O Metrô de São Paulo carrega, ao longo de sua história, muito mais do que passageiros. Em 52 anos, as estações da rede metroviária também foram palco de momentos inesperados e emocionantes: 32 bebês nasceram dentro do sistema, em ocorrências que mobilizaram equipes de segurança, atendimento e apoio aos usuários.

O primeiro parto registrado no Metrô aconteceu em 1976, na estação Ana Rosa. Já o caso mais recente ocorreu em 2023, na estação Vila Mariana. Entre as estações com maior número de nascimentos, a Sé aparece na liderança, com cinco partos, seguida pela estação Brás, com quatro.

Os dados ganham destaque especialmente no período do Dia das Mães, ao revelar histórias que unem transporte público, acolhimento e celebração da vida. Em meio ao movimento intenso de uma das maiores cidades do mundo, agentes do Metrô já precisaram transformar banheiros, salas de atendimento e viaturas em espaços improvisados para garantir segurança a mães e recém-nascidos.

Uma dessas histórias aconteceu em 31 de maio de 2022, na estação Tiradentes. A agente de segurança Dahiane Caires foi acionada para atender uma gestante com dores e percebeu rapidamente que o nascimento estava prestes a acontecer. Sem tempo para levar a passageira até uma maca, Dahiane auxiliou o parto dentro de um banheiro da estação. O bebê Alejandro nasceu com a mãe ainda de pé e foi amparado pelas mãos da agente.

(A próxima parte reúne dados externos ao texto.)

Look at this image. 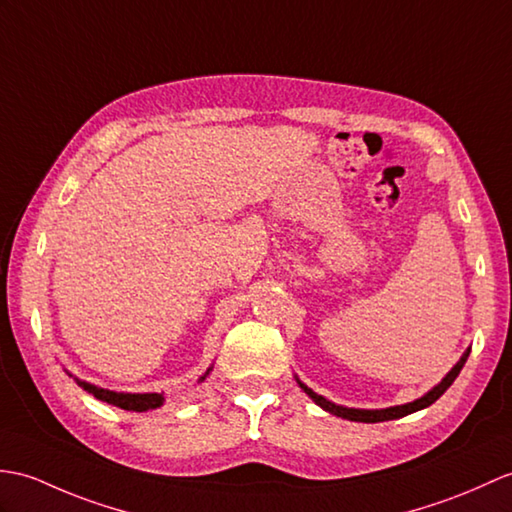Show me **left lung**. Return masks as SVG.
<instances>
[{"mask_svg":"<svg viewBox=\"0 0 512 512\" xmlns=\"http://www.w3.org/2000/svg\"><path fill=\"white\" fill-rule=\"evenodd\" d=\"M471 349H467L465 353H462V358L456 362V366L451 368V371L443 377L441 384H436L430 392H425V395L421 399H414L410 403H403V406H392V408H382V410H358V408H344V406H338V403H331L329 399H325L323 395H318V392H314L312 388H307L299 377H296V382H299V386L310 395V399L316 403V406L323 408L325 412H331L336 414V417H342V419H349V421H360V423H379V421H392V419H401L406 417V414H412L417 410H423L427 406H432V403L443 395V392L454 384V379L458 377V373L462 371V366H465L467 358H469Z\"/></svg>","mask_w":512,"mask_h":512,"instance_id":"8db88e82","label":"left lung"}]
</instances>
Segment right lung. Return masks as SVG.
Returning <instances> with one entry per match:
<instances>
[{
  "mask_svg": "<svg viewBox=\"0 0 512 512\" xmlns=\"http://www.w3.org/2000/svg\"><path fill=\"white\" fill-rule=\"evenodd\" d=\"M209 371H211V368H207V373L198 379V384L205 382ZM76 384L80 388H85L87 392H91L95 399L106 401V403H111V406H117L122 410H130V412H146V410L161 408L163 401H165L163 392H115V390L98 388V386H93L89 382H82V379H78V377H76Z\"/></svg>",
  "mask_w": 512,
  "mask_h": 512,
  "instance_id": "obj_1",
  "label": "right lung"
}]
</instances>
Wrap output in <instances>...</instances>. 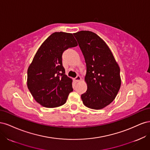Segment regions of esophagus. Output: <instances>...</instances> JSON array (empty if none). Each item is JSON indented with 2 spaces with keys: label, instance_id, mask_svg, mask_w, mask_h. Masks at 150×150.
<instances>
[{
  "label": "esophagus",
  "instance_id": "1",
  "mask_svg": "<svg viewBox=\"0 0 150 150\" xmlns=\"http://www.w3.org/2000/svg\"><path fill=\"white\" fill-rule=\"evenodd\" d=\"M81 80H82V78H81V76H78L75 78V81H77V82H79V81H81Z\"/></svg>",
  "mask_w": 150,
  "mask_h": 150
}]
</instances>
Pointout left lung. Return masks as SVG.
<instances>
[{"label":"left lung","instance_id":"8db88e82","mask_svg":"<svg viewBox=\"0 0 150 150\" xmlns=\"http://www.w3.org/2000/svg\"><path fill=\"white\" fill-rule=\"evenodd\" d=\"M73 34L86 64L88 89L81 99L86 107L101 110L113 101L120 89V66L110 47L96 34L81 30Z\"/></svg>","mask_w":150,"mask_h":150}]
</instances>
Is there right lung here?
Segmentation results:
<instances>
[{
    "label": "right lung",
    "mask_w": 150,
    "mask_h": 150,
    "mask_svg": "<svg viewBox=\"0 0 150 150\" xmlns=\"http://www.w3.org/2000/svg\"><path fill=\"white\" fill-rule=\"evenodd\" d=\"M78 46L71 33L56 32L48 37L35 53L28 69L27 85L34 99L46 108L63 105L72 91V79L65 74L62 54Z\"/></svg>",
    "instance_id": "add662e5"
}]
</instances>
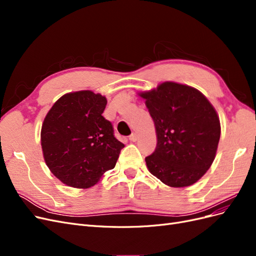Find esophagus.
Segmentation results:
<instances>
[{
    "label": "esophagus",
    "mask_w": 256,
    "mask_h": 256,
    "mask_svg": "<svg viewBox=\"0 0 256 256\" xmlns=\"http://www.w3.org/2000/svg\"><path fill=\"white\" fill-rule=\"evenodd\" d=\"M129 140H130L131 142H136V141L138 140V136H136V134H131V136H129Z\"/></svg>",
    "instance_id": "1"
}]
</instances>
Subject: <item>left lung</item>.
<instances>
[{
	"mask_svg": "<svg viewBox=\"0 0 256 256\" xmlns=\"http://www.w3.org/2000/svg\"><path fill=\"white\" fill-rule=\"evenodd\" d=\"M154 124L157 146L145 158L148 171L170 187H189L216 158L221 134L219 115L198 90L166 81L140 92Z\"/></svg>",
	"mask_w": 256,
	"mask_h": 256,
	"instance_id": "8db88e82",
	"label": "left lung"
}]
</instances>
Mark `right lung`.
Listing matches in <instances>:
<instances>
[{
  "instance_id": "1",
  "label": "right lung",
  "mask_w": 256,
  "mask_h": 256,
  "mask_svg": "<svg viewBox=\"0 0 256 256\" xmlns=\"http://www.w3.org/2000/svg\"><path fill=\"white\" fill-rule=\"evenodd\" d=\"M106 98L90 90L58 98L44 120L40 143L46 164L68 187L88 189L114 168L124 145L102 115Z\"/></svg>"
}]
</instances>
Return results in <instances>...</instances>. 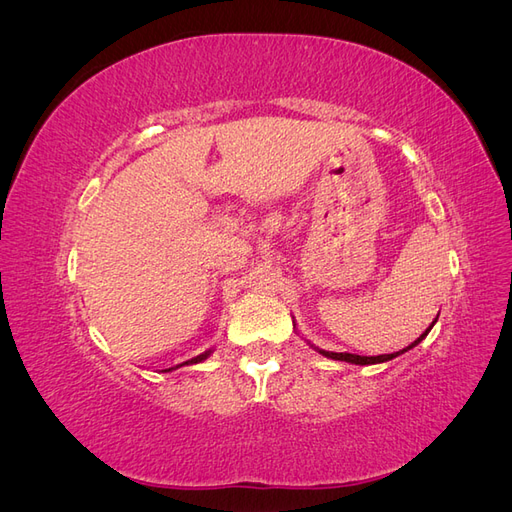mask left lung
Listing matches in <instances>:
<instances>
[{"label":"left lung","mask_w":512,"mask_h":512,"mask_svg":"<svg viewBox=\"0 0 512 512\" xmlns=\"http://www.w3.org/2000/svg\"><path fill=\"white\" fill-rule=\"evenodd\" d=\"M438 322V318L431 322V327L433 324ZM431 327L418 337V339H414V342L410 344V346H406L404 350H399V352H393V354H378V356H361V354H350V352H329V350H322V348H318V346H314V344H309L312 346L314 350H318L322 356H327V359H333V361H346V363H352V365H376V363H386V361H391V359H395V356H399V354H404V352H408V350H412L414 346H418L423 342V339L427 337V333L431 331Z\"/></svg>","instance_id":"8db88e82"}]
</instances>
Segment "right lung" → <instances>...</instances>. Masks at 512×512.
Returning a JSON list of instances; mask_svg holds the SVG:
<instances>
[{"label": "right lung", "mask_w": 512, "mask_h": 512, "mask_svg": "<svg viewBox=\"0 0 512 512\" xmlns=\"http://www.w3.org/2000/svg\"><path fill=\"white\" fill-rule=\"evenodd\" d=\"M211 352H213V350H205L203 354L194 356V359H190V361H183V363H179V365H175V367H168V369H162V371H175V369H179V367H183V365H196V363H203L205 359H209Z\"/></svg>", "instance_id": "add662e5"}]
</instances>
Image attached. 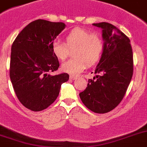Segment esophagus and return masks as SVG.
Here are the masks:
<instances>
[{"mask_svg": "<svg viewBox=\"0 0 147 147\" xmlns=\"http://www.w3.org/2000/svg\"><path fill=\"white\" fill-rule=\"evenodd\" d=\"M69 78H70V79H71V80H74V79H76V76H72V75H71Z\"/></svg>", "mask_w": 147, "mask_h": 147, "instance_id": "34e87169", "label": "esophagus"}]
</instances>
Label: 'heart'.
Listing matches in <instances>:
<instances>
[{
  "instance_id": "obj_1",
  "label": "heart",
  "mask_w": 147,
  "mask_h": 147,
  "mask_svg": "<svg viewBox=\"0 0 147 147\" xmlns=\"http://www.w3.org/2000/svg\"><path fill=\"white\" fill-rule=\"evenodd\" d=\"M66 44L55 40L52 45V51L58 60L67 58L68 49H75L74 59L62 64V71L72 75H77L88 65H92L99 60L104 49V40L100 33H92L85 28H76L65 37Z\"/></svg>"
}]
</instances>
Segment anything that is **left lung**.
I'll return each instance as SVG.
<instances>
[{
	"instance_id": "1",
	"label": "left lung",
	"mask_w": 147,
	"mask_h": 147,
	"mask_svg": "<svg viewBox=\"0 0 147 147\" xmlns=\"http://www.w3.org/2000/svg\"><path fill=\"white\" fill-rule=\"evenodd\" d=\"M102 29L104 49L95 70L96 76L89 79L79 97L87 108L104 114L122 101L133 74L130 41L117 28L108 22L92 24Z\"/></svg>"
}]
</instances>
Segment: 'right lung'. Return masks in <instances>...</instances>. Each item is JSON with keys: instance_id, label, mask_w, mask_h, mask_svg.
I'll use <instances>...</instances> for the list:
<instances>
[{"instance_id": "add662e5", "label": "right lung", "mask_w": 147, "mask_h": 147, "mask_svg": "<svg viewBox=\"0 0 147 147\" xmlns=\"http://www.w3.org/2000/svg\"><path fill=\"white\" fill-rule=\"evenodd\" d=\"M65 28L63 22L35 20L12 44L9 76L20 103L31 111L49 107L57 99L61 84L69 79L66 73L50 74L60 66L52 43Z\"/></svg>"}]
</instances>
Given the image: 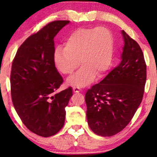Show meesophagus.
<instances>
[{
  "mask_svg": "<svg viewBox=\"0 0 157 157\" xmlns=\"http://www.w3.org/2000/svg\"><path fill=\"white\" fill-rule=\"evenodd\" d=\"M73 92L75 93V94H78V93L80 92V89H79L78 87H73Z\"/></svg>",
  "mask_w": 157,
  "mask_h": 157,
  "instance_id": "obj_1",
  "label": "esophagus"
}]
</instances>
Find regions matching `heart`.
Here are the masks:
<instances>
[{
    "label": "heart",
    "mask_w": 157,
    "mask_h": 157,
    "mask_svg": "<svg viewBox=\"0 0 157 157\" xmlns=\"http://www.w3.org/2000/svg\"><path fill=\"white\" fill-rule=\"evenodd\" d=\"M113 55V37L105 27L79 28L66 39L64 48L55 51L54 63L63 75H75L68 79L71 86L84 87L93 82L95 76H102L111 66Z\"/></svg>",
    "instance_id": "obj_1"
}]
</instances>
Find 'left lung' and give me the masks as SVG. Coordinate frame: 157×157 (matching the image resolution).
<instances>
[{
  "label": "left lung",
  "mask_w": 157,
  "mask_h": 157,
  "mask_svg": "<svg viewBox=\"0 0 157 157\" xmlns=\"http://www.w3.org/2000/svg\"><path fill=\"white\" fill-rule=\"evenodd\" d=\"M121 62L102 81L85 94L90 128L101 136L122 131L141 103L146 82V64L142 50L124 30Z\"/></svg>",
  "instance_id": "obj_1"
}]
</instances>
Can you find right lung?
Segmentation results:
<instances>
[{
  "label": "right lung",
  "mask_w": 157,
  "mask_h": 157,
  "mask_svg": "<svg viewBox=\"0 0 157 157\" xmlns=\"http://www.w3.org/2000/svg\"><path fill=\"white\" fill-rule=\"evenodd\" d=\"M68 21H55L31 35L18 49L12 62L10 83L14 109L26 127L39 136L55 135L64 124L73 95L63 83L54 63V37Z\"/></svg>",
  "instance_id": "1"
}]
</instances>
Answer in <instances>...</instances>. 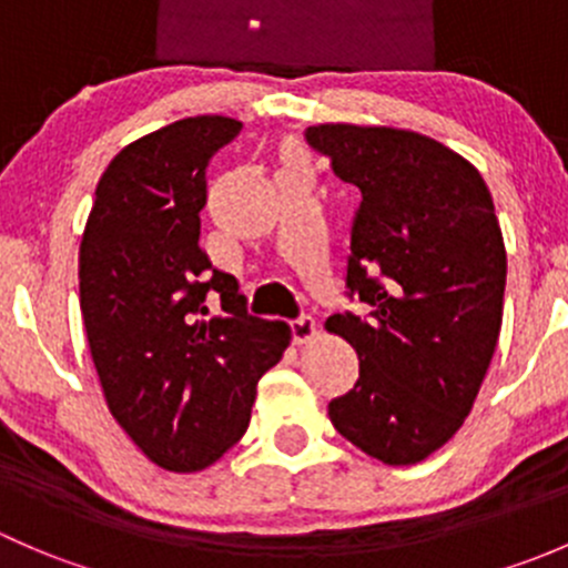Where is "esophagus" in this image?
Masks as SVG:
<instances>
[{
  "mask_svg": "<svg viewBox=\"0 0 568 568\" xmlns=\"http://www.w3.org/2000/svg\"><path fill=\"white\" fill-rule=\"evenodd\" d=\"M291 335H294V343L305 346V343H313L318 337V324L311 316H302L291 321Z\"/></svg>",
  "mask_w": 568,
  "mask_h": 568,
  "instance_id": "esophagus-1",
  "label": "esophagus"
}]
</instances>
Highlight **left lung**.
<instances>
[{
    "mask_svg": "<svg viewBox=\"0 0 568 568\" xmlns=\"http://www.w3.org/2000/svg\"><path fill=\"white\" fill-rule=\"evenodd\" d=\"M305 140L357 200L346 285L371 307L326 318L359 357L329 420L374 459L417 464L462 428L500 337L506 244L489 186L417 131L318 123Z\"/></svg>",
    "mask_w": 568,
    "mask_h": 568,
    "instance_id": "left-lung-1",
    "label": "left lung"
}]
</instances>
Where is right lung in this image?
Instances as JSON below:
<instances>
[{"mask_svg":"<svg viewBox=\"0 0 568 568\" xmlns=\"http://www.w3.org/2000/svg\"><path fill=\"white\" fill-rule=\"evenodd\" d=\"M239 131V120L197 114L125 145L79 247V305L109 412L170 473H197L244 437L257 379L291 343L285 321L247 316L239 280L197 244L205 168ZM209 293L222 317L207 316Z\"/></svg>","mask_w":568,"mask_h":568,"instance_id":"obj_1","label":"right lung"}]
</instances>
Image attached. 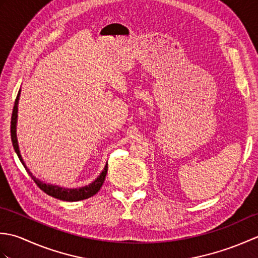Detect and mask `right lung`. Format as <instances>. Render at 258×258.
<instances>
[{
    "mask_svg": "<svg viewBox=\"0 0 258 258\" xmlns=\"http://www.w3.org/2000/svg\"><path fill=\"white\" fill-rule=\"evenodd\" d=\"M21 94V90L18 93V96L15 98L14 102V107H13V112H12V117H11V139H12V144L15 150V153L18 154L21 163L23 164V166L25 169L29 172V169L25 166V163L23 162V158L21 156V153L19 150V144H18V139H16V118H18V103H19V97ZM107 173V164L104 167L103 172L101 173L100 176H98L94 182L91 183L90 185L84 186V187L81 188H73V189H69V188H63V187H58V186H54L50 184H45L38 180L33 176L32 173L29 172V174L32 176L33 180H34L35 184L40 187L44 193L47 195H50L52 197H55V199L62 200V201H67V202H76V201H82V200H86L89 197L95 195L100 188L102 187V185L105 180V176Z\"/></svg>",
    "mask_w": 258,
    "mask_h": 258,
    "instance_id": "1",
    "label": "right lung"
}]
</instances>
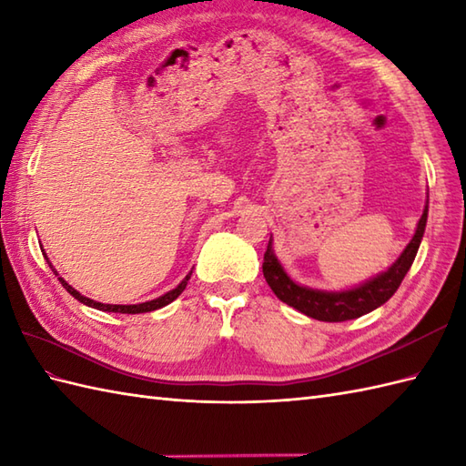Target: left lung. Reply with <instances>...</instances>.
<instances>
[{"label":"left lung","instance_id":"1","mask_svg":"<svg viewBox=\"0 0 466 466\" xmlns=\"http://www.w3.org/2000/svg\"><path fill=\"white\" fill-rule=\"evenodd\" d=\"M425 224H427V208L420 216L417 232L413 240L409 242L401 258L389 268V272L377 276L371 282L365 286H360L350 291H341V294H326V291H313L308 288H301L291 282L286 276L284 268L279 266L278 258L274 256L272 242L268 244V250L264 254V264L262 272L268 286L272 288L274 294L284 301V304L291 306L294 309L306 313L308 318L319 319V321H348L361 318L365 313H370L383 306L385 301L391 298L397 288L401 286L405 274L409 268L413 266V259L417 256L419 244L423 240L425 234Z\"/></svg>","mask_w":466,"mask_h":466}]
</instances>
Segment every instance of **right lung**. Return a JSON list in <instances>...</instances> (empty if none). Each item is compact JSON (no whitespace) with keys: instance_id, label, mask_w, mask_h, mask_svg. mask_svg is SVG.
<instances>
[{"instance_id":"right-lung-1","label":"right lung","mask_w":466,"mask_h":466,"mask_svg":"<svg viewBox=\"0 0 466 466\" xmlns=\"http://www.w3.org/2000/svg\"><path fill=\"white\" fill-rule=\"evenodd\" d=\"M188 278L190 276H187L180 282V286L178 288H175L172 291H168V294H165V296H160V298H157V299H153V301H145V304H138V306H106V304H99V301H93V299H89V298H83L79 291H75L71 286H67V282H63L65 286H67V289L71 291V294L77 298L79 301H83V304H86V306H93V308H99V309H103V311H116V313H145V311H155V309H158V308H162V306H167V304H170V301H175L180 294H182V289L187 288V282H188ZM61 279V278H59Z\"/></svg>"}]
</instances>
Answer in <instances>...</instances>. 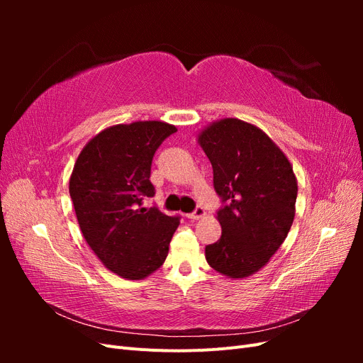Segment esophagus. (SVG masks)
I'll use <instances>...</instances> for the list:
<instances>
[{
  "instance_id": "1",
  "label": "esophagus",
  "mask_w": 363,
  "mask_h": 363,
  "mask_svg": "<svg viewBox=\"0 0 363 363\" xmlns=\"http://www.w3.org/2000/svg\"><path fill=\"white\" fill-rule=\"evenodd\" d=\"M204 216H206V211H204L203 207H196L192 213L188 215L189 219H201V218H204Z\"/></svg>"
}]
</instances>
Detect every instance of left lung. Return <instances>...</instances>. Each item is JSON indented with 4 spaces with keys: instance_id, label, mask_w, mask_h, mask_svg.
Here are the masks:
<instances>
[{
    "instance_id": "obj_1",
    "label": "left lung",
    "mask_w": 363,
    "mask_h": 363,
    "mask_svg": "<svg viewBox=\"0 0 363 363\" xmlns=\"http://www.w3.org/2000/svg\"><path fill=\"white\" fill-rule=\"evenodd\" d=\"M196 140L225 203L216 215L221 238L206 247V260L228 279L250 277L276 255L294 223L298 183L292 164L265 131L238 118L213 121Z\"/></svg>"
}]
</instances>
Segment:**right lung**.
Returning a JSON list of instances; mask_svg holds the SVG:
<instances>
[{
    "label": "right lung",
    "instance_id": "1",
    "mask_svg": "<svg viewBox=\"0 0 363 363\" xmlns=\"http://www.w3.org/2000/svg\"><path fill=\"white\" fill-rule=\"evenodd\" d=\"M177 127L136 121L101 130L80 151L69 195L87 245L103 265L127 280H144L168 256L179 218L142 207L152 196L151 162Z\"/></svg>",
    "mask_w": 363,
    "mask_h": 363
}]
</instances>
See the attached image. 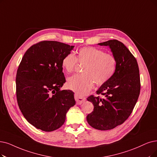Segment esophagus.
Segmentation results:
<instances>
[{"label":"esophagus","instance_id":"obj_1","mask_svg":"<svg viewBox=\"0 0 157 157\" xmlns=\"http://www.w3.org/2000/svg\"><path fill=\"white\" fill-rule=\"evenodd\" d=\"M75 99L76 100V102L77 104H81L82 103H83L84 101H86V98L81 97L77 94L75 93Z\"/></svg>","mask_w":157,"mask_h":157}]
</instances>
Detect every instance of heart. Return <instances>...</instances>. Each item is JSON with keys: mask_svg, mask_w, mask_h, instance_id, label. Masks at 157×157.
I'll return each instance as SVG.
<instances>
[{"mask_svg": "<svg viewBox=\"0 0 157 157\" xmlns=\"http://www.w3.org/2000/svg\"><path fill=\"white\" fill-rule=\"evenodd\" d=\"M77 60L80 64H84L82 73L69 77L66 86L80 96L88 93L93 88L94 82L98 86L108 82L114 75L117 66L113 55L94 47H84L78 50L77 57L73 53L66 55L62 60V67L66 73H71Z\"/></svg>", "mask_w": 157, "mask_h": 157, "instance_id": "heart-1", "label": "heart"}]
</instances>
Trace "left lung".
Segmentation results:
<instances>
[{"mask_svg":"<svg viewBox=\"0 0 157 157\" xmlns=\"http://www.w3.org/2000/svg\"><path fill=\"white\" fill-rule=\"evenodd\" d=\"M98 44L111 49L117 66L113 77L97 91L102 98L91 95L87 98L94 109L86 118L92 128L109 130L124 123L133 111L140 91L139 69L134 56L121 42L110 40Z\"/></svg>","mask_w":157,"mask_h":157,"instance_id":"obj_1","label":"left lung"}]
</instances>
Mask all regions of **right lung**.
Masks as SVG:
<instances>
[{
    "label": "right lung",
    "mask_w": 157,
    "mask_h": 157,
    "mask_svg": "<svg viewBox=\"0 0 157 157\" xmlns=\"http://www.w3.org/2000/svg\"><path fill=\"white\" fill-rule=\"evenodd\" d=\"M73 46L57 41H42L24 53L16 76L18 107L27 121L44 131L60 128L75 104L74 93L60 90L66 82L61 65Z\"/></svg>",
    "instance_id": "add662e5"
}]
</instances>
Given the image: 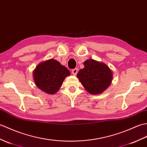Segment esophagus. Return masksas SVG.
<instances>
[{"label": "esophagus", "mask_w": 147, "mask_h": 147, "mask_svg": "<svg viewBox=\"0 0 147 147\" xmlns=\"http://www.w3.org/2000/svg\"><path fill=\"white\" fill-rule=\"evenodd\" d=\"M78 72V69L77 68H74V69H73L72 70H71V73L73 74V75H74V76H76V75H77Z\"/></svg>", "instance_id": "obj_1"}]
</instances>
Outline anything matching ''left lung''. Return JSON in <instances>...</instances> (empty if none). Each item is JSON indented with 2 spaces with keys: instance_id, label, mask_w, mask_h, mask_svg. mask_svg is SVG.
<instances>
[{
  "instance_id": "obj_1",
  "label": "left lung",
  "mask_w": 147,
  "mask_h": 147,
  "mask_svg": "<svg viewBox=\"0 0 147 147\" xmlns=\"http://www.w3.org/2000/svg\"><path fill=\"white\" fill-rule=\"evenodd\" d=\"M84 68L79 70L77 77L84 87L90 94H99L111 83L112 71L106 64L92 59L84 63Z\"/></svg>"
}]
</instances>
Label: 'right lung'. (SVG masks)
I'll return each instance as SVG.
<instances>
[{
    "label": "right lung",
    "instance_id": "1",
    "mask_svg": "<svg viewBox=\"0 0 147 147\" xmlns=\"http://www.w3.org/2000/svg\"><path fill=\"white\" fill-rule=\"evenodd\" d=\"M70 71L58 61L50 59L39 64L33 72L36 86L43 92L53 94L61 87Z\"/></svg>",
    "mask_w": 147,
    "mask_h": 147
}]
</instances>
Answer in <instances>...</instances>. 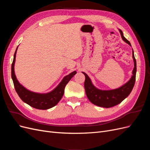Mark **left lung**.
I'll return each instance as SVG.
<instances>
[{"label": "left lung", "instance_id": "obj_1", "mask_svg": "<svg viewBox=\"0 0 150 150\" xmlns=\"http://www.w3.org/2000/svg\"><path fill=\"white\" fill-rule=\"evenodd\" d=\"M119 30L122 40L131 46L130 42L124 37L122 30L120 29ZM132 54L134 61L133 75L128 82L117 89L111 90L99 89L93 84L89 76L85 72H83L85 76L84 88L86 96L93 104L100 107L108 108L120 104L129 96L134 87L136 81V73H137V61L134 56L133 50Z\"/></svg>", "mask_w": 150, "mask_h": 150}]
</instances>
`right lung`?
I'll list each match as a JSON object with an SVG mask.
<instances>
[{
  "mask_svg": "<svg viewBox=\"0 0 150 150\" xmlns=\"http://www.w3.org/2000/svg\"><path fill=\"white\" fill-rule=\"evenodd\" d=\"M17 48L18 46L14 53L11 66V76L17 94L24 103L38 110H48L56 106L59 102L64 94V88L66 84L76 74V71H74L69 74L66 76L57 87L51 92L47 93H38L30 91L19 83L15 74L14 64Z\"/></svg>",
  "mask_w": 150,
  "mask_h": 150,
  "instance_id": "right-lung-1",
  "label": "right lung"
}]
</instances>
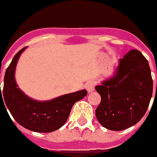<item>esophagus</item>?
<instances>
[{"label":"esophagus","instance_id":"obj_1","mask_svg":"<svg viewBox=\"0 0 157 157\" xmlns=\"http://www.w3.org/2000/svg\"><path fill=\"white\" fill-rule=\"evenodd\" d=\"M94 86H95V83L94 81H89L86 84V89L87 90L89 93H91L93 92L94 90Z\"/></svg>","mask_w":157,"mask_h":157}]
</instances>
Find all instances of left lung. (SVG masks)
<instances>
[{
	"label": "left lung",
	"mask_w": 157,
	"mask_h": 157,
	"mask_svg": "<svg viewBox=\"0 0 157 157\" xmlns=\"http://www.w3.org/2000/svg\"><path fill=\"white\" fill-rule=\"evenodd\" d=\"M95 90L101 96L96 117L103 127L119 131L133 126L145 115L152 96L148 62L139 50H129L120 59L114 76Z\"/></svg>",
	"instance_id": "1"
}]
</instances>
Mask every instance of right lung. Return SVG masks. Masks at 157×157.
I'll return each instance as SVG.
<instances>
[{
  "mask_svg": "<svg viewBox=\"0 0 157 157\" xmlns=\"http://www.w3.org/2000/svg\"><path fill=\"white\" fill-rule=\"evenodd\" d=\"M25 49L15 54L6 69L0 99H4L13 119L23 127L39 133L53 132L66 123L74 103L86 96L87 91L82 90L44 102L29 98L18 88L14 78L17 62Z\"/></svg>",
  "mask_w": 157,
  "mask_h": 157,
  "instance_id": "right-lung-1",
  "label": "right lung"
}]
</instances>
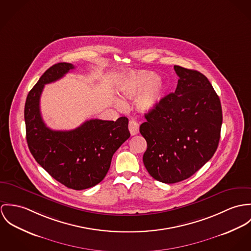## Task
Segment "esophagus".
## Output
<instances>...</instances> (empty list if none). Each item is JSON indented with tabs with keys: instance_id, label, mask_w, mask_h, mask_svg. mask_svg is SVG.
<instances>
[{
	"instance_id": "34e87169",
	"label": "esophagus",
	"mask_w": 251,
	"mask_h": 251,
	"mask_svg": "<svg viewBox=\"0 0 251 251\" xmlns=\"http://www.w3.org/2000/svg\"><path fill=\"white\" fill-rule=\"evenodd\" d=\"M129 131H130V133H131L132 136H135V135L139 134V123L136 122V121H134V120H130V122H129Z\"/></svg>"
}]
</instances>
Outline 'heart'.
<instances>
[{"label": "heart", "mask_w": 251, "mask_h": 251, "mask_svg": "<svg viewBox=\"0 0 251 251\" xmlns=\"http://www.w3.org/2000/svg\"><path fill=\"white\" fill-rule=\"evenodd\" d=\"M119 91L121 96L126 99L139 97L138 109L140 112H147L154 110L160 103L165 91V84L154 72H132L120 84ZM115 103L118 107L123 106L119 100H116Z\"/></svg>", "instance_id": "obj_1"}]
</instances>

Mãe de dois filhos de parto natural, Dahiane contou que sua experiência pessoal, somada ao treinamento técnico, foi essencial para lidar com a situação. “Amo ser mãe. Levei sete anos para engravidar após o casamento e sempre tive um desejo enorme de viver uma ocorrência como essa. Foi mágico, apesar do susto do bebê deslizar até as minhas mãos”, relembrou.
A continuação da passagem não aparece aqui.